For parents seeking out-of-state medical care or for their trans children, organizations like  Elevated Access offer free private travel for those seeking health care. And for families considering leaving regions of the U.S. (or the country itself) for safer communities, Oregon’s Trans Relocation Fund & Aid Network, the Trans Relocation Project, and Transitional Justice provide relocation assistance and access to affirming resource networks in safer states. 

And for families seeking ways to better support the trans people in their lives, one of the nation’s largest LGBTQ+ advocacy groups, PFLAG (a party to one of the lawsuits challenging Trump’s gender affirming care ban) is a longstanding resource for LGBTQ+ people, including trans youth, and the people who love them. Originally called Parents and Friends of Lesbians and Gays, the influential LGBTQ+ group was founded by the mother of a gay man beaten during a protest, and aimed at supporting LGBTQ+ people and their allies. The organization has been involved in landmark LGBTQ+ advocacy efforts since its founding in the early 1970s. 

Resources for healthcare providers

Much like parents and families of trans youth, healthcare providers in particular may be worried about ending up in the legal crossfire of gender-affirming care bans, especially in states with criminal penalties. In the aftermath of Trump’s order threatening gender affirming care for trans youth, many hospital systems paused or outright canceled care for trans youth.

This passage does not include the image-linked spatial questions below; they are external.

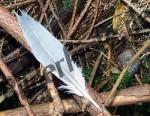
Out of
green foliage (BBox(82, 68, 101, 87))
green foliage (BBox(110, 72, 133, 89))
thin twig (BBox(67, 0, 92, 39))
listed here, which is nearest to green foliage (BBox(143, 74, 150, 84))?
green foliage (BBox(110, 72, 133, 89))

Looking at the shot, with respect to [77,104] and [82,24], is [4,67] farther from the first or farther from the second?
[82,24]

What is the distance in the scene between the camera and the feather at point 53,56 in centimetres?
155

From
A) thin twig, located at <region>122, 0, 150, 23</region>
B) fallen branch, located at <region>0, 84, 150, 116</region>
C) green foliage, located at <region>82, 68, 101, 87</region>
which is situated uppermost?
thin twig, located at <region>122, 0, 150, 23</region>

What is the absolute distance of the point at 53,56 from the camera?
5.18ft

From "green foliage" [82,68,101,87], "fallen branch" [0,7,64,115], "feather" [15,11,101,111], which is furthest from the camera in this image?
"green foliage" [82,68,101,87]

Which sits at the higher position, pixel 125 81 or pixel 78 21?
pixel 78 21

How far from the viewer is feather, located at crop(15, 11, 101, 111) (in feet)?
5.09

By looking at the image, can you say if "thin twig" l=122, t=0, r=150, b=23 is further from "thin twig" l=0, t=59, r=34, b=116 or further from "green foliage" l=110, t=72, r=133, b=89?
"thin twig" l=0, t=59, r=34, b=116

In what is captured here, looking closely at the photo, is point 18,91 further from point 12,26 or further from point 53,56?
point 12,26

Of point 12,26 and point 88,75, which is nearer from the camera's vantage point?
point 12,26

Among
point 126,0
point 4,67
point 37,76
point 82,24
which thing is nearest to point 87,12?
point 82,24

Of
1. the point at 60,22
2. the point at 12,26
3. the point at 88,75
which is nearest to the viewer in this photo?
the point at 12,26

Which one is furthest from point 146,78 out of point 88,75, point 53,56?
point 53,56

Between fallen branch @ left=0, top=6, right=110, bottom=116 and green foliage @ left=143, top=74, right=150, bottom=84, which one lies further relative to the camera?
green foliage @ left=143, top=74, right=150, bottom=84
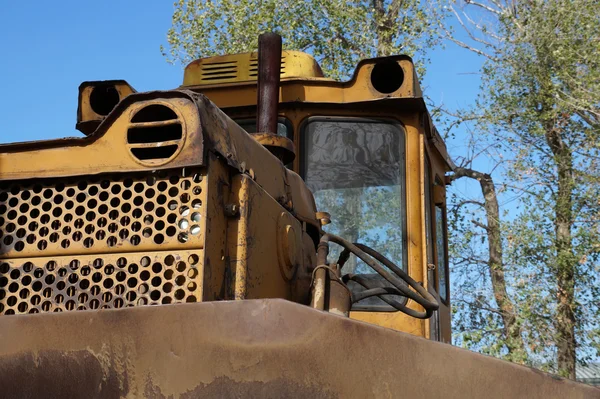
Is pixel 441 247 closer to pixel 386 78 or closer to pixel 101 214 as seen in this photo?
pixel 386 78

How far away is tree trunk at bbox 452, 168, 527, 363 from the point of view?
1317 centimetres

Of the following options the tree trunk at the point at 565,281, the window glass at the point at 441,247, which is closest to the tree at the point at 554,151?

Hospitals around the country, including in Massachusetts, New York, Washington, Colorado, Illinois, and Virginia, canceled services for young trans patients receiving gender-affirming care, leading to widespread protest.

Hundreds gathered outside of Lurie Children’s Hospital (one of the top children’s hospitals in the nation) in downtown Chicago to protest its decision to pause gender-affirming care for trans youth, and similar protests popped up around the country. 

But not every doctor has bowed to the current administration’s whims. Dr. Jeffrey Birnbaum of New York City made headlines when he said he would go to jail if that’s what it took in order to provide his young patients with the care they needed. 

Speaking to DemocracyNow!, Birnbaum said he told patients that he “will go to jail to defend [their] care.”

But providers can still take steps to ensure that they don’t end up behind bars and that their patients continue to receive best-practice medical care, despite efforts by the Trump administration. 

Doctors seeking information and support about what care they can provide and how, GLMA—a national advocacy organization focusing on health equity for LGBTQ+ people as well as for LGBTQ+ health professionals in the workplace, is a vital resource to patients and providers alike and has repeatedly pushed back against conservative efforts to restrict gender-affirming care as well as reproductive rights broadly. GLMA joined PFLAG in the ACLU’s suit on behalf of trans youth and their families challenging the Trump administration over its gender-affirming care ban.

Complicating matters further, doctors who refuse to provide gender-affirming care may in fact face legal consequences of their own. After parents said that NYU Langone and Mount Sinai had canceled appointments for gender affirming care for trans youth, the New York Attorney General Letitia James warned hospitals in the state that they would be violating nondiscrimination law by pausing the care. And with Trump’s ban on gender-affirming care blocked while it proceeds through the court, legal advocates like the ACLU say that care can continue without risk, at least for now.